ABU DHABI // The reporting of accidents on construction sites is flawed, a new study says. The problems include a lack of basic information, such as the injured person's nationality and the machinery being used, according to the UAE University study. The Ministry of Labour's safety and inspections office plans next week to review how the information is collected. "The system the ministry is using right now is kind of general," said Noura al Kaabi, the lead researcher of the study. "The safety department is covering all kinds of occupational hazards so it's not particular for construction. We designed a better, simplified computer database for the ministry that fits with the construction industry."
She characterised the proposed reporting system as "a report and an investigation at the same time" because of the depth of information it allows. "If we have a fall, you select where he falls from," she said. "An elevated platform, a roof, an opening, a staircase or scaffolding? And then what kind of fall protection was in place - a guard rail system or safety nets? Was he pushed or was it a defective fall protection system?"
The director of the inspections department at the ministry, Muhsin Saeed, said yesterday that it has been in contact with Ms al Kaabi. "Maybe we can mix her system and ours together," he said. Health and safety managers of major developers also urged the ministry to improve how it records construction accidents. Dave Bass, of Al Naboodah Contracting Company, said that while builders were required by law to enter basic information such as the person's name and sex, "there are also some strange questions there".
"If you look to the labour law, there is a table that tells you one of the items you're supposed to have within the reports is how much the guy was earning," he said. "What on earth does that matter to an accident report?" Andrew Broderick of Aldar Properties, one of the country's largest developers, said that before yesterday he was unaware of any kind of form used by the ministry for occupational accidents.

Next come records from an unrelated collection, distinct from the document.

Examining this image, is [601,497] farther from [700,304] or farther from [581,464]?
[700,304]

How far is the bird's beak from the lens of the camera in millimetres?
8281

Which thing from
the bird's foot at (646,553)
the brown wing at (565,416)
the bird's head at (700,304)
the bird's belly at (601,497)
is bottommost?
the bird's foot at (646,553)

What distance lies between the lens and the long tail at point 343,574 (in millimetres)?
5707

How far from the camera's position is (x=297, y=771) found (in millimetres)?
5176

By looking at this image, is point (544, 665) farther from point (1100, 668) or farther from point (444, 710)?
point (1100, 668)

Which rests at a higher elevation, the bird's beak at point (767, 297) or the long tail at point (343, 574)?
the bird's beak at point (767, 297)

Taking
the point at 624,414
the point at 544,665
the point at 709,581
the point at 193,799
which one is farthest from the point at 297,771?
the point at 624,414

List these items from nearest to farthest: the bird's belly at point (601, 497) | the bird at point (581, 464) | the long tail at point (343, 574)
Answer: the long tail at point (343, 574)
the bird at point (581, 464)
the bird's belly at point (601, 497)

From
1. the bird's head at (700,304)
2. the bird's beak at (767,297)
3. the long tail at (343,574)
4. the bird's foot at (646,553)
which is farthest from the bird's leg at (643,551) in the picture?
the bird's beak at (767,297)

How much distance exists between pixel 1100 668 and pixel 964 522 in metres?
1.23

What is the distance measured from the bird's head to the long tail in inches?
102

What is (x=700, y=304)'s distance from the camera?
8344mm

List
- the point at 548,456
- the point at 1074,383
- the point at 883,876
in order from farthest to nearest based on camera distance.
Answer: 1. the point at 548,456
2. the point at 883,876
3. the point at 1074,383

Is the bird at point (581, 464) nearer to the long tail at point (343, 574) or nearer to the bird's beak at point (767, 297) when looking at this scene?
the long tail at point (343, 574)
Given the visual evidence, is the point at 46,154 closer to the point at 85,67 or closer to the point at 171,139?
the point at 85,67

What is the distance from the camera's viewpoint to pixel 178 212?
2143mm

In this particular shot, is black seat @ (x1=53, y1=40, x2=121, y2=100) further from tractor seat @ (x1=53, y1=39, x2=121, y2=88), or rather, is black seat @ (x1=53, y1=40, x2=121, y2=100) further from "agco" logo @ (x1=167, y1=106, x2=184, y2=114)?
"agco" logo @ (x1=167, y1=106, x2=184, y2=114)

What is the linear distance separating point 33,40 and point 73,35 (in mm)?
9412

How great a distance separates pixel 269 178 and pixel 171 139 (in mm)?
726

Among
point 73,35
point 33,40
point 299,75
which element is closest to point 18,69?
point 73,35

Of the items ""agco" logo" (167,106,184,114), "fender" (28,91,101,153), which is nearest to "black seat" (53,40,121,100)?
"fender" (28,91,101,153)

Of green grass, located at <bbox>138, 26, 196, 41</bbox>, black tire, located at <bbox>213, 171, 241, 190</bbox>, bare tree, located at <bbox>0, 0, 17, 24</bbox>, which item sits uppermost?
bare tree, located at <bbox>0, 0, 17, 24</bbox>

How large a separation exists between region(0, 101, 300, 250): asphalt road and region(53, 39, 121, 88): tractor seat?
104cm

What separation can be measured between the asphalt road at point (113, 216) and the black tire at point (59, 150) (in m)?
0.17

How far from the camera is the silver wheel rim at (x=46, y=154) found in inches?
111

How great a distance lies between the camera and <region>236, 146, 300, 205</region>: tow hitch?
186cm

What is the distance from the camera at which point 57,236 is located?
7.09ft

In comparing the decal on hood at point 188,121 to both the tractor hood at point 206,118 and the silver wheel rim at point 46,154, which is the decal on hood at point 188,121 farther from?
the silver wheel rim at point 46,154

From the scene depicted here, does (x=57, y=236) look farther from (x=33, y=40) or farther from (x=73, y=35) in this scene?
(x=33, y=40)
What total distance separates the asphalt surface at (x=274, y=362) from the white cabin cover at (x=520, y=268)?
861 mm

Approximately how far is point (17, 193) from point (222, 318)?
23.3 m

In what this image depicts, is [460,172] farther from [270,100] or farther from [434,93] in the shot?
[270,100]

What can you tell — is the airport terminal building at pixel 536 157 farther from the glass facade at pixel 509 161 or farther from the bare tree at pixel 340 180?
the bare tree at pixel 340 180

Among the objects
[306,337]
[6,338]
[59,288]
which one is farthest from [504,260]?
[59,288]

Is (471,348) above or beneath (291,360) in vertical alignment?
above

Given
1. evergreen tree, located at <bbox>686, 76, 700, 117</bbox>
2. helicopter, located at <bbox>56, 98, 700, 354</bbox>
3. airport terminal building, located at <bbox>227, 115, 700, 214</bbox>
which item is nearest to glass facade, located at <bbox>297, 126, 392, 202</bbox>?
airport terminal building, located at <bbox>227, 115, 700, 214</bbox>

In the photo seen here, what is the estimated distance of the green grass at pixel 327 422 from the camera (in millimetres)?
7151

"I've never seen this before in my life," Mr Broderick said after receiving a faxed copy. He said the form was inadequate for the construction industry. "I know that straight away because it asks for 'profession or trade', so this could be oil and gas, this could be working in a factory or a kitchen." Mr Broderick and Mr Bass stressed that the fundamental problem was a lack of enforcement. "Do the little companies actually report their statistics?" he asked. "I know of some small companies of 200 or 300 people that build two or three villas at a time and they're not reporting anything."
Ms al Kaabi said one of the study's objectives was to help the ministry determine which companies should be awarded contracts. Those with poor safety records could be ruled out. The trade group Safe Build UAE recently published figures showing there were 20 fatalities last year and 690 lost-time injuries on construction sites. The most common cause of injury was falling from height, with 81 incidents.